If a computer can demonstrate singleton sets are closed, is the space Hausdorff?

Question

In Haskell, I made a class of admissible (that is, second-countable and $T_0$) spaces:

{-# LANGUAGE TypeFamilies #-}

class Admissible a where
    type BasisElem a -- Type of a basis element
    semidecide :: a -> BasisElem a -> [Bool] -- Semidecides whether an element is in a basis element
    countFirst :: a -> [BasisElem a] -- Computes a countable basis at an element
    countSecond :: a -> [BasisElem a] -- Computes a countable basis (the parameter is dummy)
    countDense :: [a] -- Computes a countable dense subset

semidecide outputs a list having a True if and only if the element is in the basis element. Generally, it is not a decider; the output may be an infinite list of Falses.

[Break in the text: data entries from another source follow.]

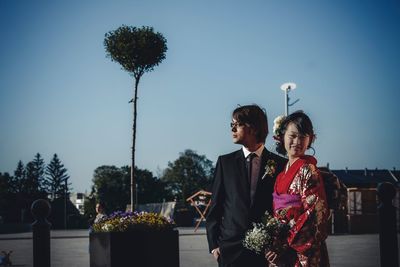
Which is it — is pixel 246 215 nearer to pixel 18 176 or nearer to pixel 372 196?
pixel 372 196

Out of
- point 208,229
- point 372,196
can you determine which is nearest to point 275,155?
point 208,229

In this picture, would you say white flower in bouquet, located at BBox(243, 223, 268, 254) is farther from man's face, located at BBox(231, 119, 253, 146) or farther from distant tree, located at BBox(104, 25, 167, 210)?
distant tree, located at BBox(104, 25, 167, 210)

I tried to make a class of Fréchet ($T_1$) spaces and a class of Hausdorff ($T_2$) spaces. The sketch was:

class Admissible a => Frechet a where
    frechet :: a -> [BasisElem a]

class Frechet a => Hausdorff a where
    hausdorff :: a -> a -> [Bool]

frechet outputs the open set whose complement is the singleton set of given element.

hausdorff semidecides the inequality $≠$.

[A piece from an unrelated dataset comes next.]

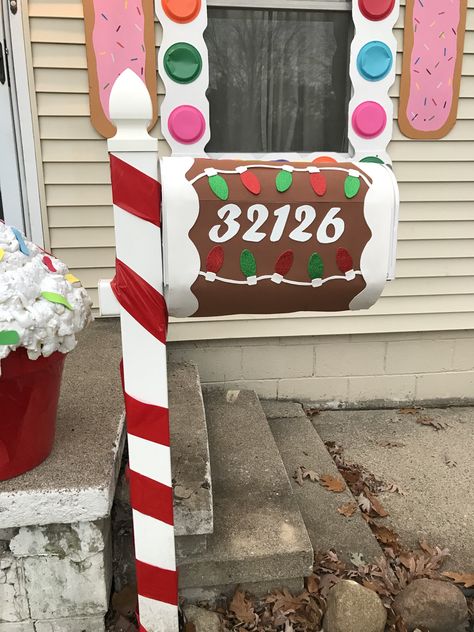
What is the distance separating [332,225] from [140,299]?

But apparently, if frechet is present, hausdorff is redundant? Like this:

weaveOmegaSq :: [[a]] -> [a]
weaveOmegaSq = go 1
  where
    go n xss = let
        partitioned = do
            (us, vs) <- fmap (splitAt n) xss
            [us, vs]
        in case partitioned of
            [] -> []
            xs:yss -> xs ++ go (1 + n) (go2 yss)
    go2 [] = []
    go2 [xs] = [xs]
    go2 (xs:ys:xss) = (ys ++ xs) : go2 xss

hausdorff x y = weaveOmegaSq (fmap (semidecide x) (frechet y))

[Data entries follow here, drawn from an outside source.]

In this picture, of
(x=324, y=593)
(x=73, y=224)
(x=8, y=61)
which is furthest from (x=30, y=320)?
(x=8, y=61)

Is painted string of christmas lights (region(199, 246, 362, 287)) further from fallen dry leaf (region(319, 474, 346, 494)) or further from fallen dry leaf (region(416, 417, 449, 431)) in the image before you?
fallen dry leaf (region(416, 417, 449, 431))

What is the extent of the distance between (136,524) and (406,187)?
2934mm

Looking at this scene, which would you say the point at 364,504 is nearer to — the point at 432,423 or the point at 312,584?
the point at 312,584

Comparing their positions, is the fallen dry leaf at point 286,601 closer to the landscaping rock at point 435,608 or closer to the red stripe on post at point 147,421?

weaveOmegaSq is a bijection from the ordinal $\omega^2$ to $\omega$.

Does this mean, if a computer can demonstrate singleton sets are closed, the space is Hausdorff? What's the rigorous proof?

Answer 1

Indeed, having your map frechet available and having your map hausdorff available is equivalent. You can find this in my article Topological aspects of the theory of represented spaces (arXiv). The proof is a very straight-forward currying/uncurrying affair.

If you are only working with second-countable spaces, this is essentially the end of the story. But beyond them, it gets a bit tricky because there the semidecidability of inequality no longer implies the topological characterization of Hausdorffness, namely that there are disjoint open sets separating the points. Matthias Schröder has found a few examples, eg the one-point compactification of the Baire space has semidecidable inequality, but the point at infinity is not separated from the others by any pair of disjoint open sets.